Each plugin card links to a dedicated page with installation instructions, a skill breakdown, and related plugins.
You can also use the Skills catalog to search across all 2,834 individual skills if you know exactly what capability you need but not which plugin provides it.
Search from the CLI
Use ccpi search to find plugins without leaving your terminal:
ccpi search code-review
The search checks plugin names, descriptions, and keywords. Results include the plugin name, version, and a short description.
List everything
To see the full catalog grouped by category:
ccpi list --all
This prints all 418 plugins organized into categories such as automation, code-analysis, devops, security, testing, and more.
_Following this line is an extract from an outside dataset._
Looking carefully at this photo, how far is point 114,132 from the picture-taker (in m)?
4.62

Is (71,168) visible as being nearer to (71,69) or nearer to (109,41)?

Step 2: Review the plugin before installing
Before installing a plugin, check what it provides. On the web, navigate to the plugin’s detail page. For example:
https://tonsofskills.com/plugins/code-reviewer
The detail page shows:
| Section | What you learn |
|---|---|
| Description | What the plugin does and when to use it |
| Skills | Auto-activating SKILL.md files — Claude uses these automatically when relevant |
| Commands | Slash commands you can invoke manually (e.g., /review) |
| Agents | Autonomous sub-agents the plugin defines |
| README | Full documentation, examples, and configuration options |
| Metadata | Version, author, license, keywords |
Understanding the difference between skills, commands, and agents is important:
- Skills activate automatically. When Claude detects that a skill’s trigger conditions match the current context, it loads the skill’s instructions without you doing anything.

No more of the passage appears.